Feynman was as much a philosopher of theoretical physics as well as one of the field’s true geniuses. Gifted also with a spell-binding personality, his lectures joyously take the listener and reader below the surface of equations deep into the heart of nature itself.


Cheever: A Life, by Blake Bailey


Bailey is my favorite practitioner of literary biography. I could have listed as well Bailey’s A Tragic Honesty: the Life and Work of Richard Yates, and I eagerly await his eventual work on the life and art of Philip Roth.


About Town: The New Yorker and the World It Made, by Ben Yagoda


Another literary biography of sorts, about the life and times of The New Yorker magazine, the personalities that helped give birth to it and vice versa.


Einstein’s Monsters (The Life and times of Black Holes), by Chris Impey


I remain as fascinated by black holes as I was when I first read about them as a kid. We’ve learned a lot about these mysterious objects in the years since, but they still warp my mind, along with space and time.

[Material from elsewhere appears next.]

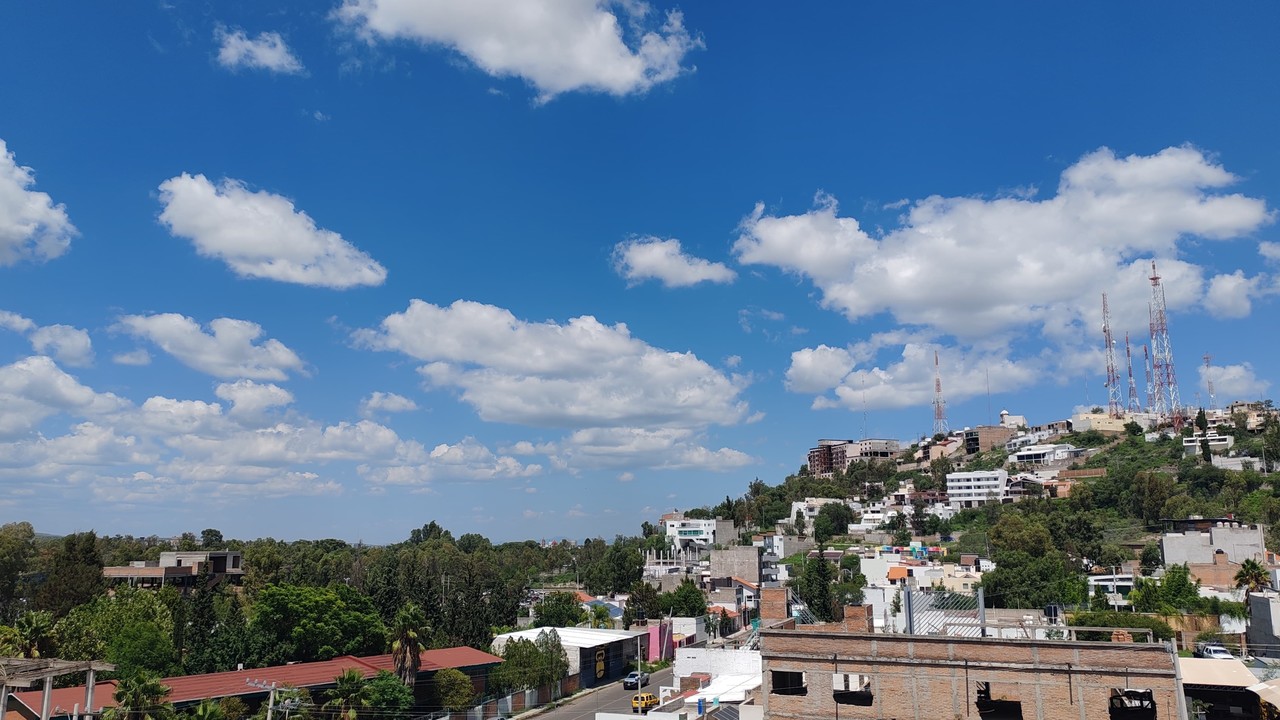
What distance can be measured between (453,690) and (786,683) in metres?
35.8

Atom Land: A Guided Tour Through the Strange and Impossibly Small World of Particle Physics, by Jon Butterworth


A great introduction for those encountering the deep, fundamental weirdness of our world for the first time. The fun and breezy style puts the reader on the same level as those who spend their lives and careers trying to decipher the mysteries hinted at in the title.


Stiff: The Curious Lives of Human Cadavers, by Mary Roach


Roach writes about what fascinates her, stuff you probably haven’t thought much about. I chose this title because it was among the first of hers I ever read, but they are all unforgettable as well as laugh-out-loud funny.


Eight Lessons On Infinity: A Mathematical Adventure, by Halm Shapira


If black holes and sub-atomic physics don’t sufficiently blow your mind, there’s always the concept of infinity, which turns out to be important in those other two subjects as well. Written for the lay-person, non-mathematician, Shapira’s book explores famous ideas around infinity, including Zeno paradoxes, Hilbert’s Infinite Hotel, and many more concepts that will make you feel smarter while challenging your view of reality.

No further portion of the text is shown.